Below are the records; extract from them the line containing "Seaside apartment with" to the line containing "Tyler Perry posa", both lines included, exactly and with no pictures.

====== DATA EXTRACT ======

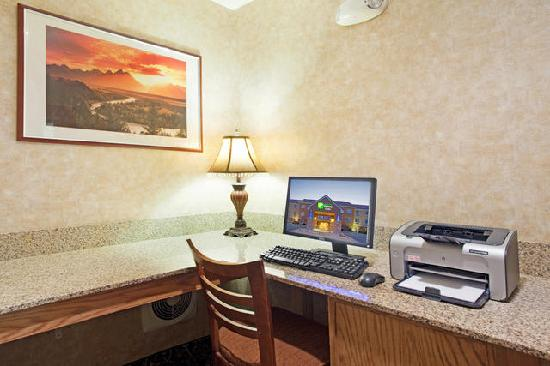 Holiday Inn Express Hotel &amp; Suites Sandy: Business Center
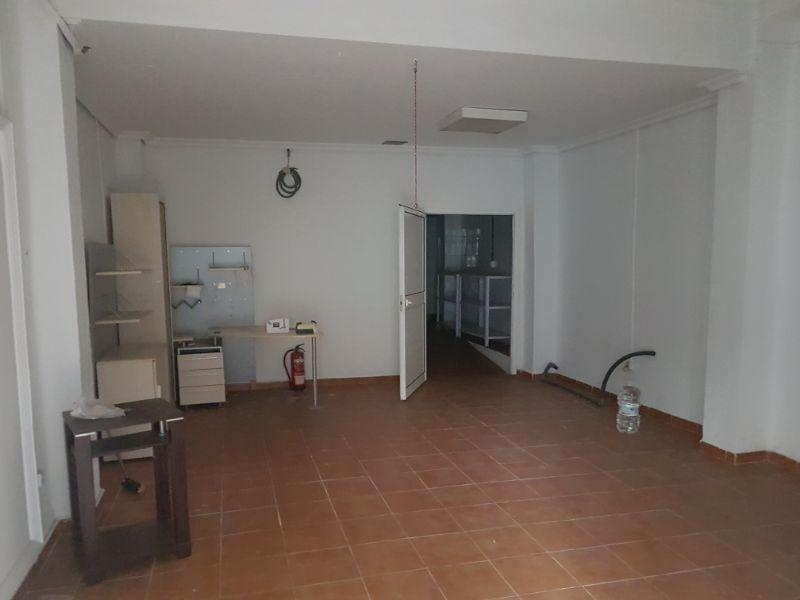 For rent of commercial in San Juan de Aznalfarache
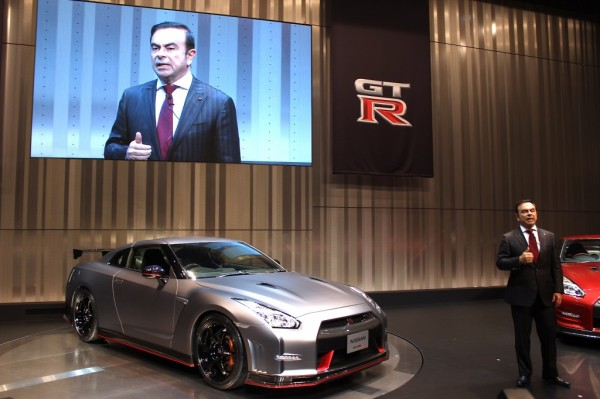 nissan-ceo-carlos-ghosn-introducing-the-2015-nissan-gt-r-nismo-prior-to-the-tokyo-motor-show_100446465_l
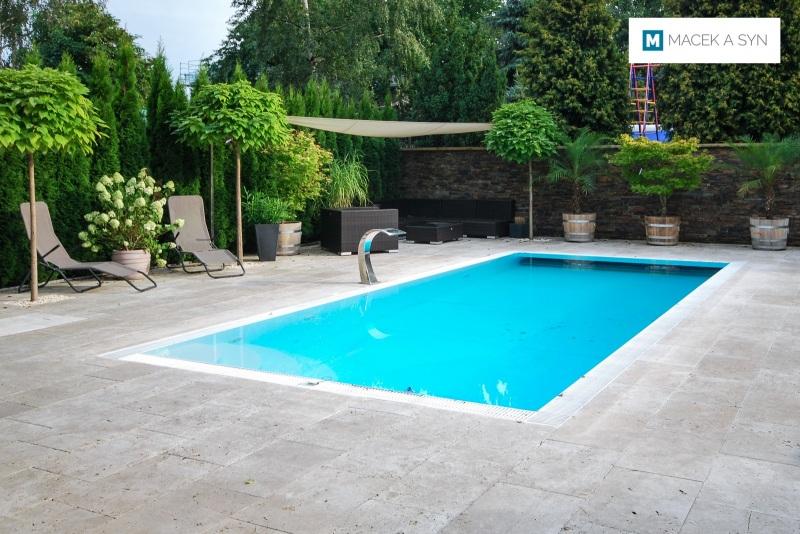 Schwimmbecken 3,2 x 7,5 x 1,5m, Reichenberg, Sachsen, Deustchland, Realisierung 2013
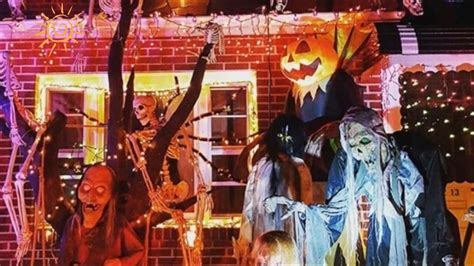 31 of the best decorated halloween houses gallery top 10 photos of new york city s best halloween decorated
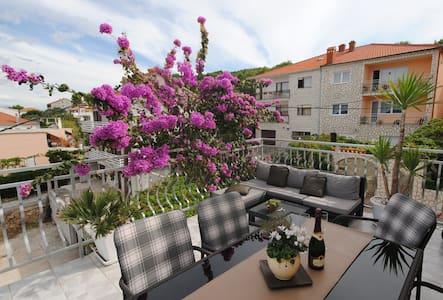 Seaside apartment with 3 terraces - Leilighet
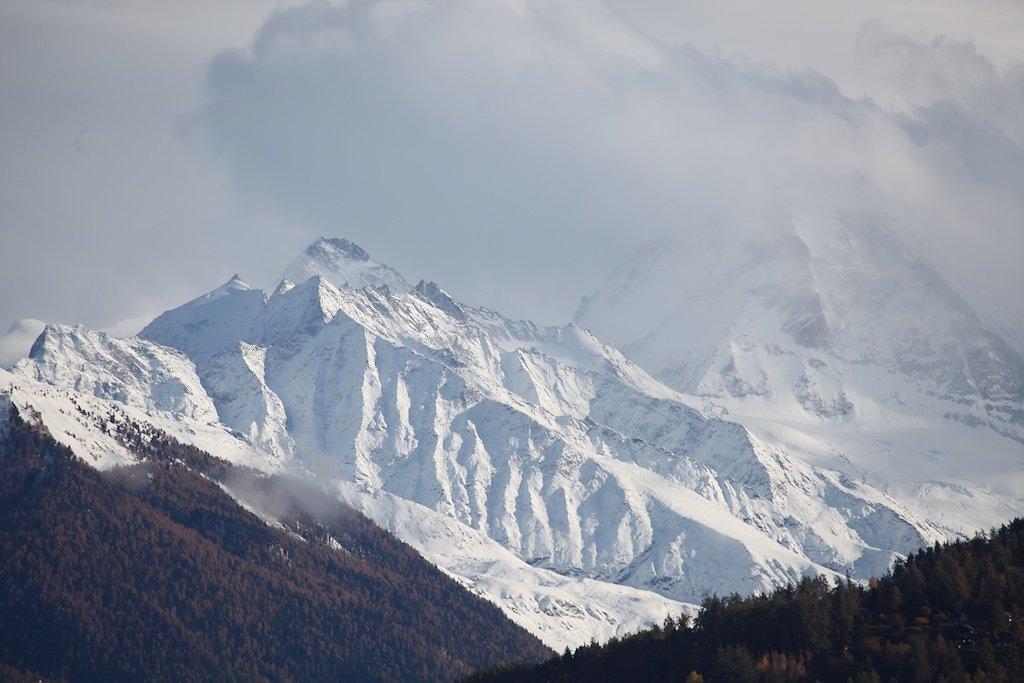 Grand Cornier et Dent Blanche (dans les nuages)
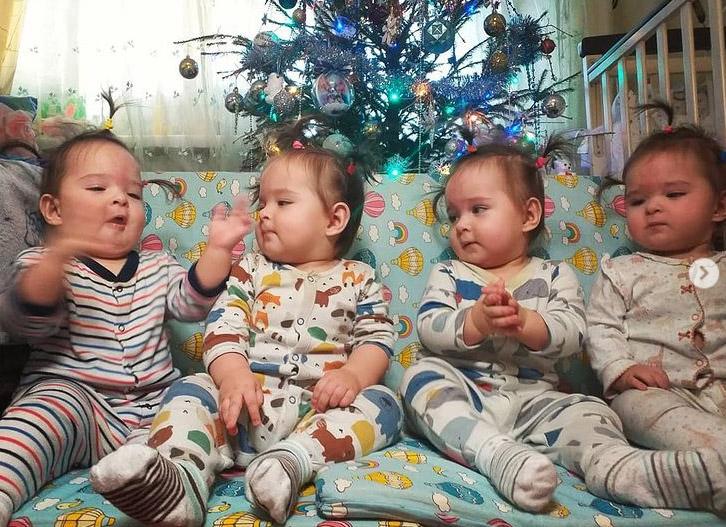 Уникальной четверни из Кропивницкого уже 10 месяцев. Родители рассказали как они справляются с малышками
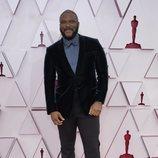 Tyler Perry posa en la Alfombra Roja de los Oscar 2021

======
====== DATA EXTRACT ======

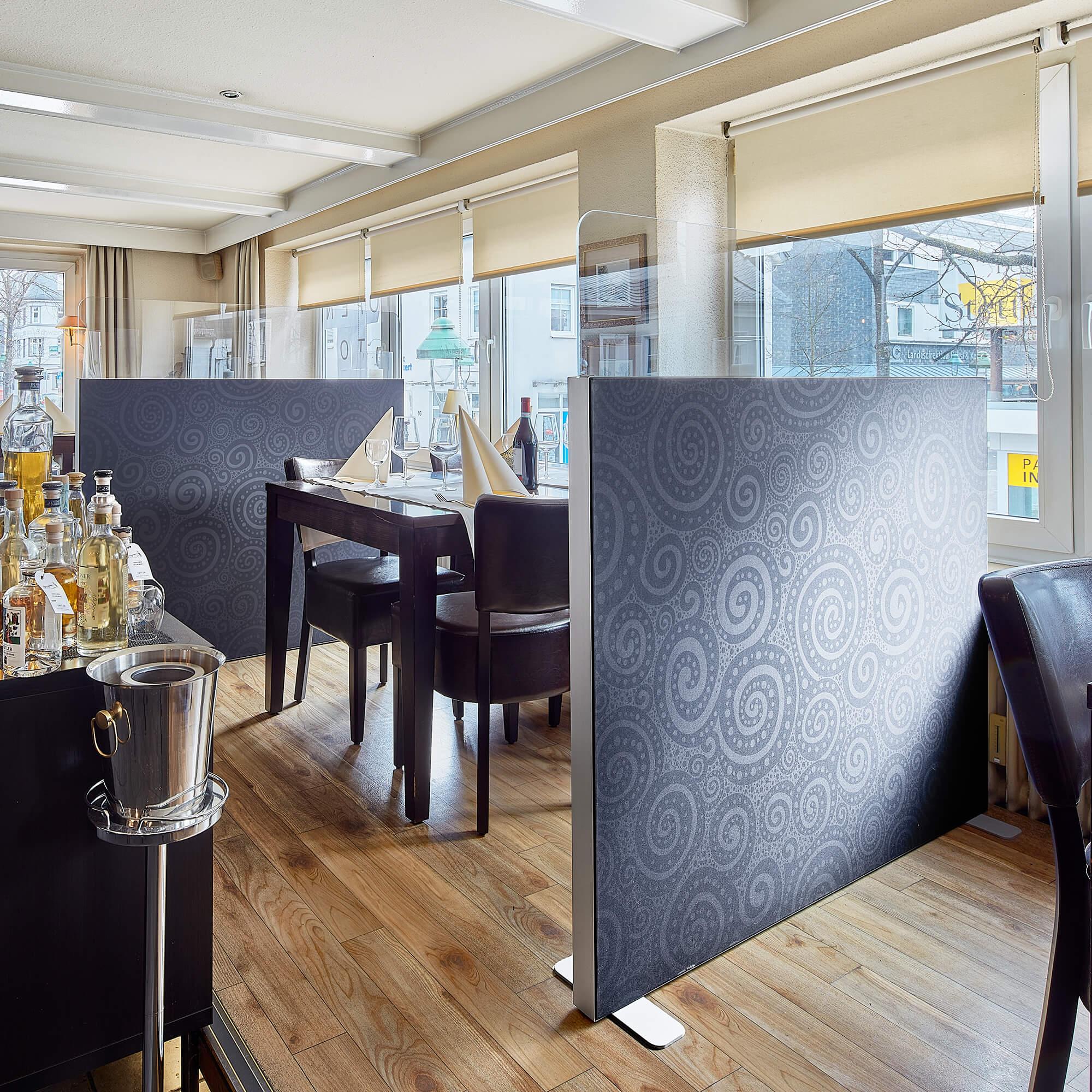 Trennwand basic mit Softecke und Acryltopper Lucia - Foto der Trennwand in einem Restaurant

======
====== DATA EXTRACT ======

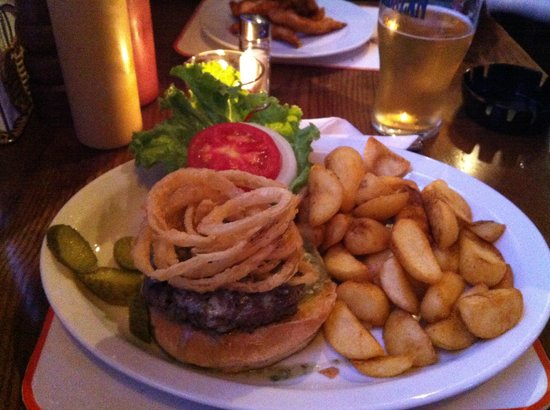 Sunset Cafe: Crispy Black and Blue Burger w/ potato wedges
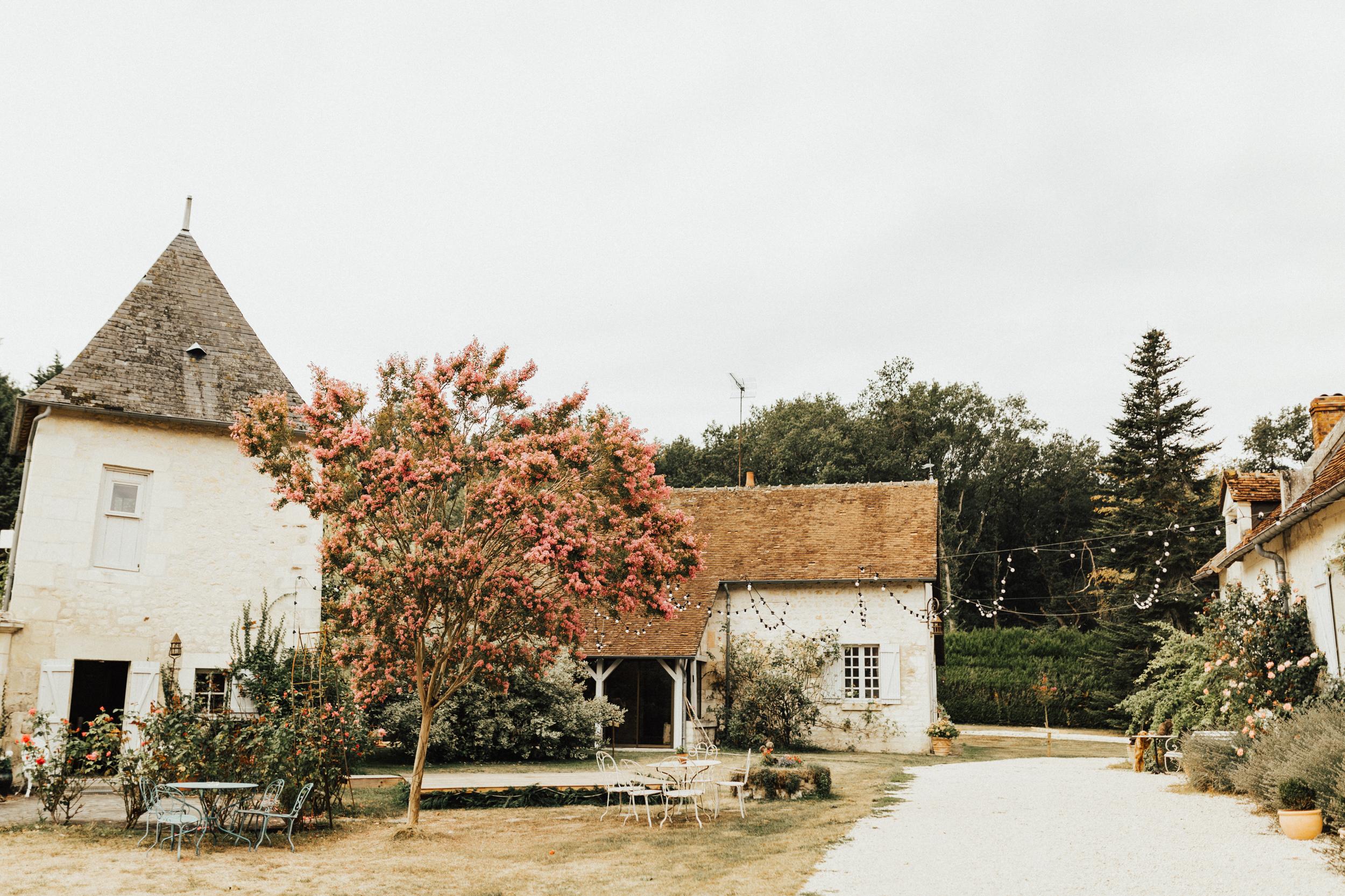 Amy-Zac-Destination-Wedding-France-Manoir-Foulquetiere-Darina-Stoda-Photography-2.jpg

======

OUTPUT BELOW:
 Seaside apartment with 3 terraces - Leilighet
 Grand Cornier et Dent Blanche (dans les nuages)
 Уникальной четверни из Кропивницкого уже 10 месяцев. Родители рассказали как они справляются с малышками
 Tyler Perry posa en la Alfombra Roja de los Oscar 2021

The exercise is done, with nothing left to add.